→ **AIM OF THE EXERCISE**
Retype every one of the following records verbatim, keeping each line, figure, and punctuation mark unchanged.
※ ※ ※
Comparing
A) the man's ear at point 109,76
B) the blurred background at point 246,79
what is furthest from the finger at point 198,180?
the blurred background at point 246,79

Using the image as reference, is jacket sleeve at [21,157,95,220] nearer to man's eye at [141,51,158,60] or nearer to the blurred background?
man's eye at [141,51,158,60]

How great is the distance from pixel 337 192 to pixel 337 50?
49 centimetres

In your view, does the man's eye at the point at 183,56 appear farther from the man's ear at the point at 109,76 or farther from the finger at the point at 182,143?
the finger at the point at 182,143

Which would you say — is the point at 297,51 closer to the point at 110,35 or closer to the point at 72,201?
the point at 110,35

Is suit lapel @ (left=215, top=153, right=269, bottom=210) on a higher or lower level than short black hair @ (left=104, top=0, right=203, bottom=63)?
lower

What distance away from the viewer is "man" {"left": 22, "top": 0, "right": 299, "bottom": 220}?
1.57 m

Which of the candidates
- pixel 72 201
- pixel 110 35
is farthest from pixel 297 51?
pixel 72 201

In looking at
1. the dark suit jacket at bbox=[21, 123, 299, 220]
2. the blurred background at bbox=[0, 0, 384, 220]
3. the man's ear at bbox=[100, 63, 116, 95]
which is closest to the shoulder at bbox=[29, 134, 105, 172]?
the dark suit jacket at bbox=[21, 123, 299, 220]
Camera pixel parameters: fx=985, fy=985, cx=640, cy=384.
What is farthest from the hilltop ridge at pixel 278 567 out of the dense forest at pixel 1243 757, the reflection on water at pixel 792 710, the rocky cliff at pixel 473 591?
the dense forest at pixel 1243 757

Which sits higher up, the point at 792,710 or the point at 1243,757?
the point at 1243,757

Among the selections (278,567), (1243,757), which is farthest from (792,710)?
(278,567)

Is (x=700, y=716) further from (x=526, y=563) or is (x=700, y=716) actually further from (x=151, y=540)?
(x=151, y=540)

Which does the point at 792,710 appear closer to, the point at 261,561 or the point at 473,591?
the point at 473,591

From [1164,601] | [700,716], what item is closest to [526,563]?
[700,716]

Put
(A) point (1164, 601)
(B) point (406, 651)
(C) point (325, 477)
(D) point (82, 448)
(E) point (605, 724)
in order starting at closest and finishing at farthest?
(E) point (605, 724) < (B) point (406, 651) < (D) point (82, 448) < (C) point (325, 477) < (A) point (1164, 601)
※ ※ ※
→ **RESPONSE TO THIS TASK**
Comparing
A) the man's ear at point 109,76
B) the blurred background at point 246,79
what is furthest from the finger at point 198,180?
the blurred background at point 246,79

Using the image as reference, is jacket sleeve at [21,157,95,220] nearer to man's eye at [141,51,158,60] or nearer to the blurred background?
man's eye at [141,51,158,60]

How great is the distance from pixel 337 192 to pixel 337 50?
49 centimetres

In your view, does the man's eye at the point at 183,56 appear farther from the man's ear at the point at 109,76 or farther from the finger at the point at 182,143?
the finger at the point at 182,143

Which would you say — is the point at 297,51 closer to the point at 110,35 or closer to the point at 72,201?
the point at 110,35

Is suit lapel @ (left=215, top=153, right=269, bottom=210) on a higher or lower level than short black hair @ (left=104, top=0, right=203, bottom=63)?
lower

What distance away from the viewer is "man" {"left": 22, "top": 0, "right": 299, "bottom": 220}?
1.57 m

Which of the candidates
- pixel 72 201
- pixel 110 35
is farthest from pixel 297 51?
pixel 72 201

In looking at
1. the dark suit jacket at bbox=[21, 123, 299, 220]
2. the blurred background at bbox=[0, 0, 384, 220]
3. the man's ear at bbox=[100, 63, 116, 95]
which is closest to the shoulder at bbox=[29, 134, 105, 172]?
the dark suit jacket at bbox=[21, 123, 299, 220]
Camera pixel parameters: fx=985, fy=985, cx=640, cy=384.
What is farthest from the hilltop ridge at pixel 278 567 out of the dense forest at pixel 1243 757, the reflection on water at pixel 792 710, the rocky cliff at pixel 473 591?
the dense forest at pixel 1243 757

Which sits higher up, the point at 792,710 or the point at 1243,757?
the point at 1243,757

Among the selections (278,567), (1243,757), which is farthest from (792,710)?
(278,567)

Is (x=700, y=716) further from (x=526, y=563) or is (x=700, y=716) actually further from (x=151, y=540)?
(x=151, y=540)

Which does the point at 792,710 appear closer to, the point at 261,561 or the point at 473,591?
the point at 473,591

From [1164,601] | [700,716], what item is closest to [526,563]?
[700,716]

Put
(A) point (1164, 601)
(B) point (406, 651)
(C) point (325, 477)
(D) point (82, 448)
(E) point (605, 724)
in order starting at closest and finishing at farthest?
(E) point (605, 724) < (B) point (406, 651) < (D) point (82, 448) < (C) point (325, 477) < (A) point (1164, 601)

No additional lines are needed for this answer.